Harnessing the power of AI in filmmaking

Film director Pietro Gagliano is currently deep into production on a virtual reality story where behind the scenes, the technology is pushing at the limits of what AI can do now. But which is also a profoundly human endeavour. His story, Agence, is about AI creatures living on an imaginary planet that the audience tends (looks after) for, as in a game. The audience can influence what happens to the creatures and even in the brief moments shown on The Space’s day, we begin to care what happens to them.

“I wanted to convey that people who are involved in the arts and the entertainment space can participate in this amazing technology.

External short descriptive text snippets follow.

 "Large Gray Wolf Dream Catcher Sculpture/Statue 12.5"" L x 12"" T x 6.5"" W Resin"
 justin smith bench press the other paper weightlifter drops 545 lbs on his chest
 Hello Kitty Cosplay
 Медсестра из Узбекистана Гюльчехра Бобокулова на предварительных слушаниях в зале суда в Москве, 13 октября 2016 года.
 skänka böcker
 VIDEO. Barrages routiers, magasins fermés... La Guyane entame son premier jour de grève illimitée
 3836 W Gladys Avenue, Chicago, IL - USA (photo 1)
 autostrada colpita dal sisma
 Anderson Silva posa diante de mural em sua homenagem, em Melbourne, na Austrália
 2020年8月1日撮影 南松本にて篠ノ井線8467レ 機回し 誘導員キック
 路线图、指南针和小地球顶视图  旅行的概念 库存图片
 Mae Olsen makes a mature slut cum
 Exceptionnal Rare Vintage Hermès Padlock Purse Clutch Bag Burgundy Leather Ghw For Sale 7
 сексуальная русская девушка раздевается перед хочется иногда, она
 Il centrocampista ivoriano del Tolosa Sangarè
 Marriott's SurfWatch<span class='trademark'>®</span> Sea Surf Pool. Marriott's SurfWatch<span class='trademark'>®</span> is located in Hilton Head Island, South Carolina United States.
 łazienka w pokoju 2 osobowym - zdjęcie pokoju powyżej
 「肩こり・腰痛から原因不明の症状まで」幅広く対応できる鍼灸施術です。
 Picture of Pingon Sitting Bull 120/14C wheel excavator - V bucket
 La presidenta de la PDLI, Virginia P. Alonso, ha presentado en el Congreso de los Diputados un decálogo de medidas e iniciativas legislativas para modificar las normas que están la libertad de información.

That we shouldn’t just be consumers of it, we should be creators as well,” he says.

Gagliano agrees that AI is going to change everything and that we need to grasp it as artists and practitioners.

“It might be a tough transition,” he says, “but to me, AI is a tool that is going to disrupt the arts and entertainment space fundamentally. I’d like to think that it’s the artists who aren’t afraid of their creativity being challenged who are going to embrace it first. And artists who will see it as wow, this is a new tool, it’s going to challenge me creatively, it’s going to make me even more creative than I already am. Not, ‘this thing’s going to steal my job’.”

An animated image of brightly coloured plants and grasses on another planet.